→ TEXT BLOCK:
Valentine's Day Piece: Director's Cut: additional scenes
The Fabulous Baker Boys (1989)

Valentine's Day Piece: Director's Cut: additional scenes

Her (2013) Amazon Rent/Buy

Soon-to-be-divorced sad sack Theodore Twombly (Joaquin Phoenix) falls in love with his new Siri-style virtual assistant Samantha (voiced by Scarlett Johansson).

Samantha learns from human interaction and eventually proposes a physical encounter using sex surrogate Isabella (Portia Doubleday), an experience which doesn’t go according to plan.

Spike Jonze’s downbeat picture ends on a relatively positive note, but again, this isn’t the kind of movie to snuggle up to.

Johansson has plenty of form playing these kinds of ethereal beings, with additional other-worldly turns in Ghost in the Shell (2017), Lucy (2014) and Under the Skin (2013).

Check out Life Like (2019) and S1m0ne (2002) for other motion pictures in similar territory to Her.

→ SUPPLIED RECORDS:
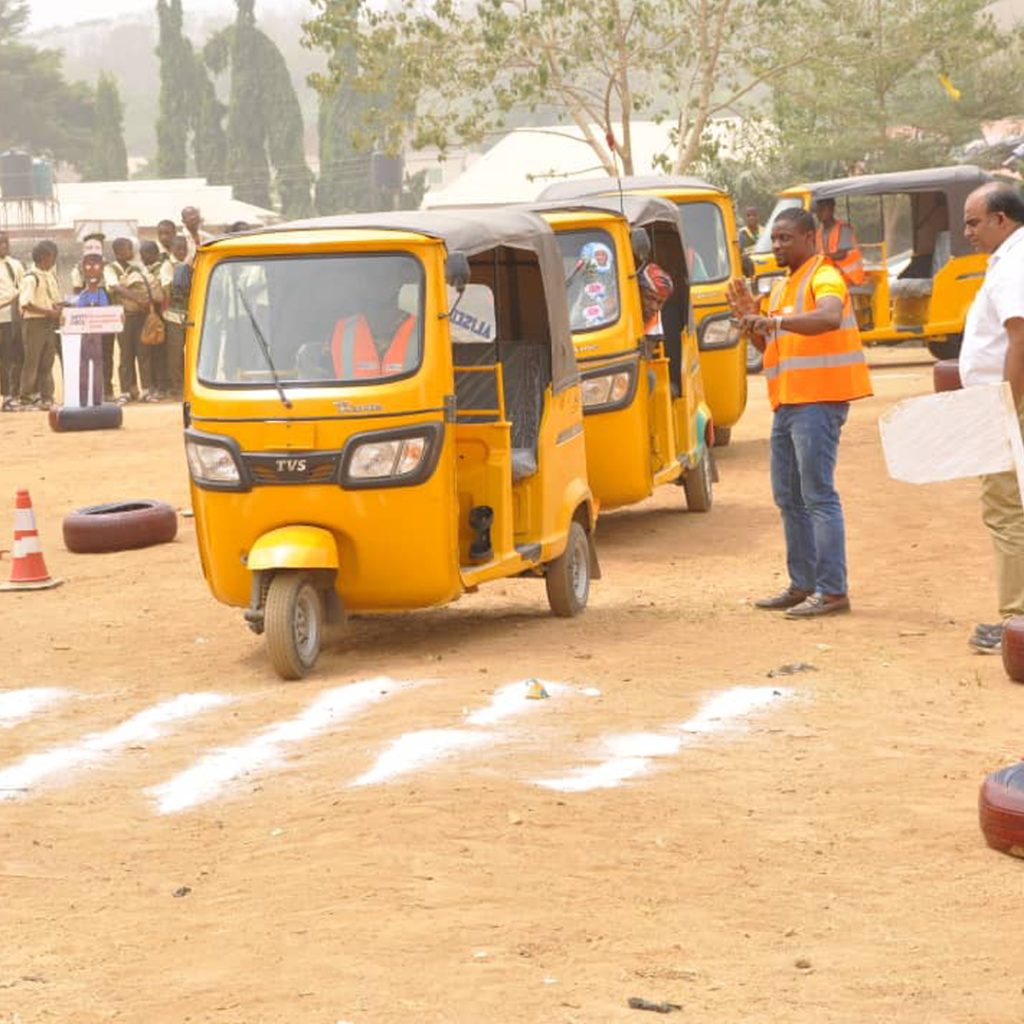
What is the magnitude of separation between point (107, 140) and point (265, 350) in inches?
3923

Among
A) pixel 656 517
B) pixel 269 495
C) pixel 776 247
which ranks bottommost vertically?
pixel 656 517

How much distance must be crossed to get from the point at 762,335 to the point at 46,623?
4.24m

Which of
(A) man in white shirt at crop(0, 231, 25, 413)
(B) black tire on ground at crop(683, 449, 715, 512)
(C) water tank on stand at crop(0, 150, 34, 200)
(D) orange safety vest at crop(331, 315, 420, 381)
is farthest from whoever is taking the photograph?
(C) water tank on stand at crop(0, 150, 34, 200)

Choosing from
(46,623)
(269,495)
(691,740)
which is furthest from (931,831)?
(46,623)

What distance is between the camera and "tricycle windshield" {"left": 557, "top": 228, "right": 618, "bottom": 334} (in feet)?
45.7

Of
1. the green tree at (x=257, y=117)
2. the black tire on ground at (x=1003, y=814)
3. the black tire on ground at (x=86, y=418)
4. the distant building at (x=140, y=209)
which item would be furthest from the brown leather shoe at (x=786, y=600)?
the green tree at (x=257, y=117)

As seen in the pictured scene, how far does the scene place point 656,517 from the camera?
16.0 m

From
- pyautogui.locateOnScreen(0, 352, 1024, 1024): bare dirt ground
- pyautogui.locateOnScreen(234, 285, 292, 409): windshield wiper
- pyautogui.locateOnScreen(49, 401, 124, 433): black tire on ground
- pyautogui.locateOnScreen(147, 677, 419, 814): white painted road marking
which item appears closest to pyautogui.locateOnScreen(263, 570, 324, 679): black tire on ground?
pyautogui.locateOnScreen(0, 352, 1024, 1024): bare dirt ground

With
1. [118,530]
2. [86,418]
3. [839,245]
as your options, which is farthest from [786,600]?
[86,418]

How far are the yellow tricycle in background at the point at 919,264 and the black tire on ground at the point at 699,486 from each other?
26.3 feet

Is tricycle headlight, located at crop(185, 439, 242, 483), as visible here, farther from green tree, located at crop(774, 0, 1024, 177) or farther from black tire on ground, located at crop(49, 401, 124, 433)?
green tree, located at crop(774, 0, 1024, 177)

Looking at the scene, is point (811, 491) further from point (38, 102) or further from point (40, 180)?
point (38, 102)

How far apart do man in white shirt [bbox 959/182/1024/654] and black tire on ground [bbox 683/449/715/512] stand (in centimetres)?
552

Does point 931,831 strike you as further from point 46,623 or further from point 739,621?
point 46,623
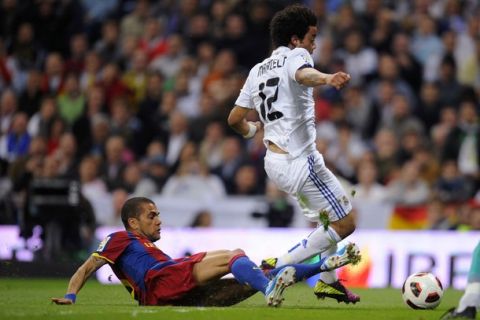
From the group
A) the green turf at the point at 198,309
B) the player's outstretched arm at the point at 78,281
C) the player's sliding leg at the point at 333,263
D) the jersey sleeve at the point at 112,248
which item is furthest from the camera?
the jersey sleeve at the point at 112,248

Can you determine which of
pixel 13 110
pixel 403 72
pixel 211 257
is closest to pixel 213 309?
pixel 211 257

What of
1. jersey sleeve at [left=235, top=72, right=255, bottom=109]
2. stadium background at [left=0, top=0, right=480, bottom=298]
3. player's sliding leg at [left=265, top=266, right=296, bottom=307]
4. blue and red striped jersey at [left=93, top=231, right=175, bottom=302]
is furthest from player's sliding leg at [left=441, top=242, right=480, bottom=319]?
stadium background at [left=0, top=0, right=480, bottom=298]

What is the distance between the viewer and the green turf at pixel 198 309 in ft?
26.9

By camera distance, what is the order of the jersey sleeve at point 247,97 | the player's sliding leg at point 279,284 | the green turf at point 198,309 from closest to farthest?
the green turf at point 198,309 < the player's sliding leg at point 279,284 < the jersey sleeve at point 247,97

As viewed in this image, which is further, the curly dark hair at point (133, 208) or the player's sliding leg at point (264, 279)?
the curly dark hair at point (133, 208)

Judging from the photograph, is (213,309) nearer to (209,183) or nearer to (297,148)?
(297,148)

→ WORK TO COMPLETE: Continue the Valentine's Day film piece from the point where it stops, after the sentence recommending Life Like and S1m0ne.

→ WRITTEN RESPONSE:
Fabulous Baker Boys (1989 – free to watch on YouTube) and Starman (1984 – Amazon Rent/Buy)

Aside his from his regrettable late career lapse into unintelligible cornpone drawl (True Grit, Seventh Son, R.I.P.D), Jeff Bridges remains one of the best and consistently undervalued actors on the planet.

Case in point his superb performance in writer/director Steve Kloves’ marvellous The Fabulous Baker Boys, where his self-loathing jazz pianist Jack Baker meets his match in Triple A escort turned lounge singer Susie Diamond, played to perfection by Michelle Pfeiffer.

And kudos to Beau Bridges in the unshowy role of Jack’s brother, straight arrow Frank.

An all-time favourite of mine, Kloves knows in the movie exactly when to draw back from overtly manipulative schmaltz – and it is in consequence a whole lot better than it could have been with another director of less sensitivity.

A shame, then, that he took the path of churning out lucrative Harry Potter scripts, rather than following his muse.

More inter-species hanky-panky in John Carpenter’s Starman, where Bridges plays an alien who comes peacefully to Earth after hearing the Voyager 2’s recorded welcome to extra-terrestrials, only to find his space craft shot down by the US military.

Quel surprise.

The visitor assumes the form of recently widowed Jenny Hayden’s husband (Karen Allen) and gradually forms a romantic attachment to her whilst on the run from the authorities.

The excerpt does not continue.